Читаем без скачивания Степь ковыльная - Сергей Семенов
Шрифт:
Интервал:
Закладка:
Сергунька подхватил:
— К тому же офицера, да еще георгиевского кавалера, не так легко обидеть: коль атаман учинит недоброе, будет ему домок из шести досок, а не дворец атаманский. Мы, казаки, привыкли быть хотя при войсковой булаве, но зато при своей голове.
— Ну, как вам жилось на Кубани той, в краю опасном? — спросила Меланья Карповна.
— Да как вам сказать, крестная? — ответил Сергунька. — Там сейчас тихо. Вот только в двух улусах, недалеко от укрепления, побывал какой-то имам, вроде как поп ихний, и, гутарят, опять там шатание пошло. О том, видно, и в эстафете написано, что доставили мы Суворову. Хотя иной раз мурашки по спине бегали — ведь на смерть, как на солнце, прямо не взглянешь, — а все же на ногах от страха не качались, от пуль и стрел не укрывались, завсегда им навстречу шли. Потому оба и заполучили георгиевские крестики.
Еще около часа провели в беседе, а потом Меланья Карповна сказала:
— Ну, пора спать. Постелю вам здесь, на ковре.
— Казак оттого и гладок, что поел, да и на бок, — шутил Сергунька, укладываясь спать.
…Всю эту ночь Таня не сомкнула глаз: думала и о той счастливой доле, какая ожидает ее, когда она выйдет за Павла замуж, и о том, что вдруг снова начнется война с ногаями или с турками и тогда не скоро встретятся они с Павликом, да и встретятся ли? И о том, что атаман так легко не расстанется со своим умыслом и мстить будет; и о том, что скажет отец, когда узнает все… А вдруг начнет уговаривать ее согласиться? У отца такой крутой нрав!.. «Ничего, тетя в обиду не даст. Да и папаня любит меня крепко. К тому же слово он дал Колобову, а николи еще того не бывало, чтобы он слову своему изменил».
В спальной монотонно тикали часы, их подарила Меланье Карповне атаманша перед своей смертью.

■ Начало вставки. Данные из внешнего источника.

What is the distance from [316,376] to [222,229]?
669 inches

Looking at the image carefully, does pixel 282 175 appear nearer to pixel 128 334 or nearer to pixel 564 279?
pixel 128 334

И подумала Таня: «Если б и не любила я Павлика, все равно не согласилась бы идти за Иловайского. Ведь не прошло и полугода со смерти Елизаветы Михайловны! А потом, говорила тетка, у него в полюбовницах горничная Дуняша. Правильно люди говорят: „Седина — в бороду, а бес — в ребро…“»
Таня дождалась, пока стрелка на часах остановилась на цифре пять, тихонько оделась и разбудила тетку; та набросила на плечи платок — перед утром холодно стало во флигельке — и пошла будить гостей. Оказалось, что Павел уже проснулся, а вот Сергуньку пришлось расталкивать долго. Он очнулся только тогда, когда Меланья Карповна дернула его за чуб и крикнула:
— Вставай, крестник! Завтрак уже на столе… и водочка тож!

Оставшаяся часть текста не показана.